Hetzel (p. 211-213).



I



Ils étaient là de sept à huit cents, à tout le moins. De taille moyenne, mais robustes, agiles, souples, faits pour les bonds prodigieux, ils gambadaient sous les dernières clartés du soleil qui se couchait au delà des montagnes échelonnées vers l’ouest de la rade. Le disque rougeâtre disparut bientôt, et l’obscurité commença à se faire au milieu de ce bassin encadré des sierras lointaines de Sanorra, de Ronda et du pays désolé del Cuervo.

Soudain, toute la troupe s’immobilisa. Son chef venait d’apparaître sur ce dos d’âne maigre, qui forme la crête du mont. Du poste de soldats, perché à l’extrême sommité de l’énorme roc, on ne pouvait rien voir de ce qui se passait sous les arbres.

« Sriss !… Sriss !… » fit entendre le chef, dont les lèvres, ramassées en cul de poule, donnèrent à ce sifflement une intensité extraordinaire.

« Sriss !… Sriss !… » répéta cette troupe étrange avec un ensemble parfait.

Un être singulier, ce chef, de haute stature, vêtu d’une peau de singe, poil en dehors, la tête embroussaillée d’une chevelure inculte, la face hérissée d’une barbe courte, les pieds nus, durs en dessous comme un sabot de cheval.

Il leva le bras droit et le tendit vers la croupe inférieure de la montagne.
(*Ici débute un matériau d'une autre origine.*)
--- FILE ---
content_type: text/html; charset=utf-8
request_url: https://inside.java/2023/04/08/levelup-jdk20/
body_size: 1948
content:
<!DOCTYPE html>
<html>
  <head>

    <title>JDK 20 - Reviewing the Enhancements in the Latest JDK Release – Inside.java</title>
Tous aussitôt de répéter ce geste avec une précision militaire, il est plus juste de dire mécanique, — véritables marionnettes mues par le même ressort. Il abaissa son bras. Ils abaissèrent leurs bras. Il se courba vers le sol. Ils se courbèrent dans la même attitude. Il ramassa un solide bâton qu’il brandit. Ils brandirent leurs bâtons et exécutèrent un moulinet pareil au sien — ce moulinet que les bâtonnistes appellent « la rose couverte ».
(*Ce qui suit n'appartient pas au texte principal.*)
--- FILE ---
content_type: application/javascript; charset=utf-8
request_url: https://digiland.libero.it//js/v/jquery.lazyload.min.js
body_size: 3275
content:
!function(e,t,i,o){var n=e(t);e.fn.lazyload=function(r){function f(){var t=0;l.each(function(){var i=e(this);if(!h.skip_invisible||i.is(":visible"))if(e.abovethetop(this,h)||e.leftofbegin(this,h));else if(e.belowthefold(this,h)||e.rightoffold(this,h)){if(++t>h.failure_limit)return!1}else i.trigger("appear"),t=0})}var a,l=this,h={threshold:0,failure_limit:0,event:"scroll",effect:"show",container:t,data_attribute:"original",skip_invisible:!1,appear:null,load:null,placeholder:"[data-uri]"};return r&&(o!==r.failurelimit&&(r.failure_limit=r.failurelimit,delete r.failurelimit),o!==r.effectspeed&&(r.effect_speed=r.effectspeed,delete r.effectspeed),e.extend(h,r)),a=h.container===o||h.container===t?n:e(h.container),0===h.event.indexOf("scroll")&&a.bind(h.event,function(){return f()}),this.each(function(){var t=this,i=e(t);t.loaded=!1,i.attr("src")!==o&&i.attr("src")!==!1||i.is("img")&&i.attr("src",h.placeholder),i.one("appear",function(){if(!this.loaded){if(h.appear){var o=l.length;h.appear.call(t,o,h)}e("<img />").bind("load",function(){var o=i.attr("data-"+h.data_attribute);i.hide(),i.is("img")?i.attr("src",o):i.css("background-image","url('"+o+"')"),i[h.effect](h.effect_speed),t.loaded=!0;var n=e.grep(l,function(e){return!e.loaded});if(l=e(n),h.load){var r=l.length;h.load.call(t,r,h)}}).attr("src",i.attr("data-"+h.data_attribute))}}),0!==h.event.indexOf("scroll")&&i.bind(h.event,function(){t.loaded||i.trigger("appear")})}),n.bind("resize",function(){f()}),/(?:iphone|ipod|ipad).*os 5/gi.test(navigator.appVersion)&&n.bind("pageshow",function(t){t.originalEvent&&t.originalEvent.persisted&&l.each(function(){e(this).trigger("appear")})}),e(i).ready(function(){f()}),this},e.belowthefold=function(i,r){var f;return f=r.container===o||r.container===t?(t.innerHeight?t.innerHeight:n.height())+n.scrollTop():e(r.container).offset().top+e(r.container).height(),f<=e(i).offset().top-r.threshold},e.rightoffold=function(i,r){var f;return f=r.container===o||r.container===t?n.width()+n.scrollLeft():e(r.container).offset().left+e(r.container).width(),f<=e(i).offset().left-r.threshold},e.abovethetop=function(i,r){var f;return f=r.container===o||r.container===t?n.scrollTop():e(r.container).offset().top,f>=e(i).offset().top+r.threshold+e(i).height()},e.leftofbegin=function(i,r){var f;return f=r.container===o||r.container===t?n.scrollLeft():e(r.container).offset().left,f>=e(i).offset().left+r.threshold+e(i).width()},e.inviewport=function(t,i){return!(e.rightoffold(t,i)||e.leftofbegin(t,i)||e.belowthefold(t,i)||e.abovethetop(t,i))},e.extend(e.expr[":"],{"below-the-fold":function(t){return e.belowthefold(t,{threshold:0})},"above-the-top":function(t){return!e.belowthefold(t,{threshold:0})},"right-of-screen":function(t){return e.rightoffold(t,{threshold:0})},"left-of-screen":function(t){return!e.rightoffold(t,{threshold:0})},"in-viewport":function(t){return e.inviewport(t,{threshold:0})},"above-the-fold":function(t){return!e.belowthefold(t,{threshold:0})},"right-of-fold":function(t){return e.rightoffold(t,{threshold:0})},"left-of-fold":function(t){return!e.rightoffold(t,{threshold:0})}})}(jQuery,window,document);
Puis, le chef se retourna, se glissa entre les herbes, rampa sous les arbres. La troupe le suivit en rampant.

En moins de dix minutes, les sentiers du mont, ravinés par les pluies, furent dévalés, sans que le heurt d’un caillou eût décelé la présence de cette masse en marche.

Un quart d’heure après, le chef s’arrêta. Tous s’arrêtèrent comme s’ils eussent été figés sur place.
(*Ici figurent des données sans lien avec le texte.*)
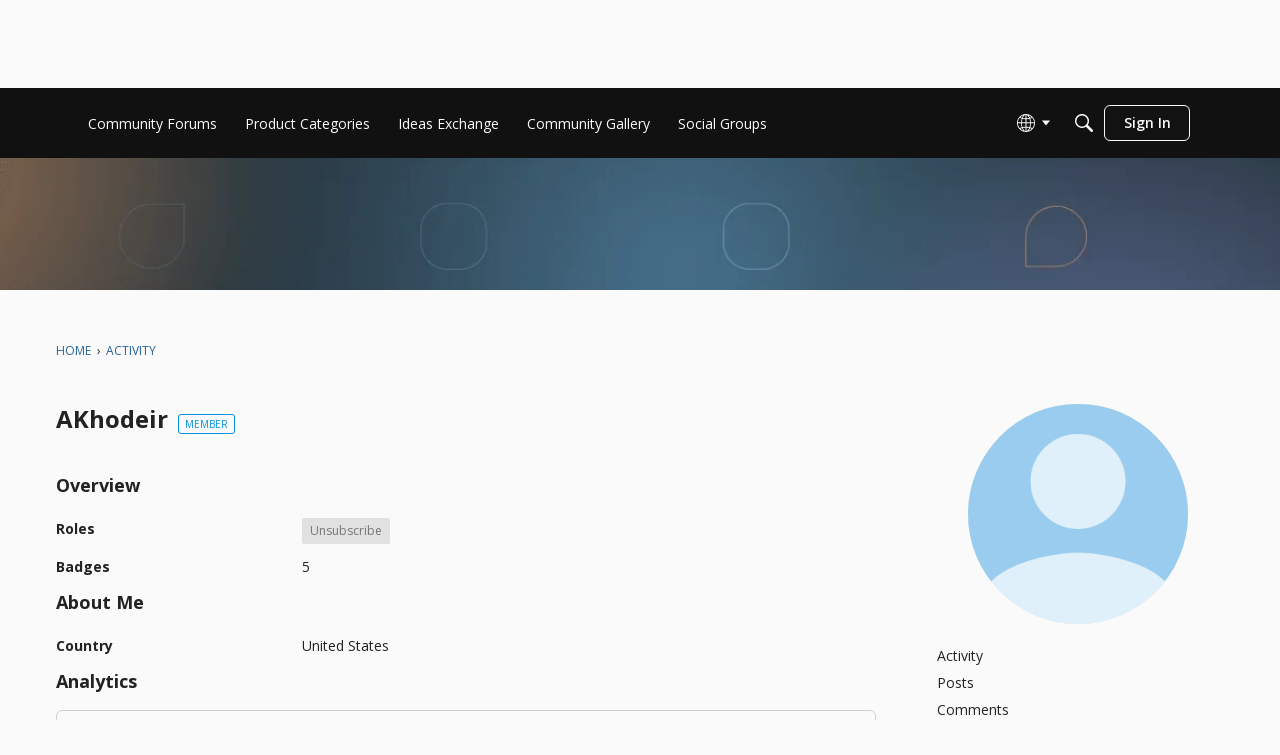

--- FILE ---
content_type: application/x-javascript
request_url: https://community-forums.domo.com/dist/v2/forum/chunks/LinkOrText.WinsB2m2.min.js
body_size: -10
content:
import{j as e}from"../vendor/vendor/react-core.DB6kRN5F.min.js";import{ae as h,H as m,d7 as k}from"../entries/forum.D3SGClAm.min.js";function L(s){let{label:n,url:t,tag:d,id:i,linkClass:f,textClass:g,linkWrap:r,...o}=s;const c=!!n,a=!!t,u=a?t:void 0,l=c?n:a?t:void 0;if(!c&&!a)return null;if(a)return e.jsx(h,{to:u,title:u,target:"_blank",id:i,...o,className:m(s.className,s.linkClass),children:e.jsx(k,{condition:!!r,tag:r,children:l})});{const x=d||"span";return e.jsx(x,{id:i,title:l,...o,className:m(s.className,s.textClass),children:l})}}export{L};


--- FILE ---
content_type: application/x-javascript
request_url: https://community-forums.domo.com/dist/v2/forum/chunks/collectionsHooks.MuNJPvxe.min.js
body_size: 381
content:
import{r as a,p as f}from"../vendor/vendor/react-core.DB6kRN5F.min.js";import{d9 as u,L as n,a0 as y,da as p,az as C}from"../entries/forum.D3SGClAm.min.js";import{h as r}from"../vendor/vendor/redux.C47PpYDn.min.js";function E(o=!0){const s=u();a.useEffect(()=>{o&&s.getCollectionsList()},[o]);const t=r(e=>e.collections.collections.status??n.PENDING),c=r(e=>t===n.SUCCESS?e.collections.collections.data.filter(y):[]);return{status:t,data:c}}function R(o){const s=u(),t=p(o),c=r(e=>e.collections.collectionsByResourceHash[t]??{status:n.PENDING});return a.useEffect(()=>{c.status===n.PENDING&&s.getCollectionsByResource(o)},[o,c,s]),c}function m(o){const s=u();async function t(c){try{await s.putCollectionsByResource({collectionIDs:c,record:o})}catch(e){throw new Error(e.description)}}return t}function B(o){const s=u();async function t(c=[]){try{for(const e of c){if(e.length===0)return;const i={name:e,records:[o]};await s.postCollections(i)}}catch(e){throw new Error(e.description)}}return t}function S(o){const s=p(o);return r(c=>c.collections.collectionsStatusByResourceHash[s]??{})}function w(o,s){const{data:t,isLoading:c,error:e,isRefetching:i}=f({queryFn:async()=>{const l=await C.get(`/collections/contents/${s}?expand=collection`,{params:{...o}});return{resources:l.data,headers:l.headers}},keepPreviousData:!0,queryKey:["get_collection_contents",o,s]});return{resources:t==null?void 0:t.resources,isLoading:c,error:e,isRefetching:i,totalCount:t==null?void 0:t.headers["x-app-page-result-count"],currentPage:t==null?void 0:t.headers["x-app-page-current"]}}export{E as a,R as b,S as c,m as d,B as e,w as u};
À deux cents mètres au-dessous, apparaissait la ville, couchée le long de la sombre rade. De nombreuses lumières étoilaient le groupe confus des môles, des maisons, des villas, des casernes. Au delà, les fanaux des navires de guerre, les feux des bâtiments de commerce et des pontons, mouillés au large, se réverbéraient à la surface des eaux calmes. Plus loin, à l’extrémité de la Pointe d’Europe, le phare projetait son faisceau lumineux sur le détroit.

En ce moment éclata un coup de canon, le First gun fire, tiré de l’une des batteries rasantes. Et alors, les roulements de tambours, accompagnés de l’aigre sifflet des fifres, se firent aussitôt entendre.

C’était l’heure de la retraite, l’heure de rentrer chez soi. Aucun étranger n’avait plus le droit de courir la ville, sans être escorté d’un officier de la garnison. Ordre aux équipages de rallier le bord, avant que les portes fussent fermées. De quart d’heure en quart d’heure, circulaient des patrouilles qui conduisaient au poste les retardataires et les ivrognes. Puis, tout se tut.

Le général Mac Kackmale pouvait dormir sur ses deux oreilles.

Il ne semblait pas que l’Angleterre eût rien à craindre, cette nuit-là, pour son rocher de Gibraltar.